_Textauszug:_
● ● ●

Amüsante Zeitreise durch 750 Jahre Ortsgeschichte

 

„Ich bin ein Spinner, ein Träumer, ein Visionär – jetzt ist es wahr geworden!“ Nicht nur der Vorsitzende des Kulturrings Rainrod, Hans Georg Lippert, war sichtlich bewegt, als er den Festabend anlässlich der 750-Jahr-Feier im Festzelt eröffnete – 1000 Gäste waren gekommen. Mit den Aktiven seines Vereins hatte er zwei Jahre auf diesen Moment hin gearbeitet.

Die Festpaare 750 Jahre Rainrod

Mehr noch: Bürgerinnen und Bürger gestalteten seit Mai das Programm des Jubiläumsjahres aus eigener Kraft, ohne Promis und klangvolle Namen von außen. Von den kraftvollen Schmiedeleuten (Neubaugebiet) bis zu den „Handwerkern von einst“ (Uferstraße) kamen die Anlieger in historischer Kleidung ins Zelt – nur ein kleiner Vorgeschmack auf das, was die Straßen beim Stehenden Festzug des Sonntags boten. Dann zogen die Festpaare ein und eröffneten mit einem effektvollen Tanz: die Herren in Schwarz, die bildhübschen Damen in Türkis mit Glitzereffekten auf Kleidern und Hochfrisuren.

Abwechselnd begrüßten „Herold“ Hans Georg Lippert und „Bauer der alten Zeit“ Ortsvorsteher Horst Lind die Ehrenngäste: den Schirmherrn Henn-Wolfram Freiherrn von Riedesel zu Eisenbach, Landrat Rudolf Marx, die Landtagsabgeordneten Manfred Görig und Kurt Wiegel, Bürgermeisterin Susanne Schaab und weitere Mitglieder des Kreistages, der städtischen Gremien, der Banken, Kirchen und Bildungseinrichtungen sowie eine Delegation der befreundeten Feuerwehr aus Ulmenfeld-Hausmennig in Niederösterreich. Die neuen Adressen von 380 ehemals in Rainrod wohnenden Bürgern hatte man für Einladungen ausfindig gemacht, etliche von ihnen waren gekommen.

● ● ●

_Aufgabenstellung:_
Wie lange hatte Hans Georg Lippert laut dem Textauszug mit den Aktiven seines Vereins auf den Festabend hingearbeitet? Die anschließenden Daten sind vom Textauszug unabhängiges Material.

_Inhalt der Daten:_
● ● ●

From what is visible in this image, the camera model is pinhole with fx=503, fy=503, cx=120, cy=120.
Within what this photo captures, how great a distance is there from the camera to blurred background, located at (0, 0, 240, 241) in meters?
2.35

● ● ●

_Lösung:_
Zwei Jahre.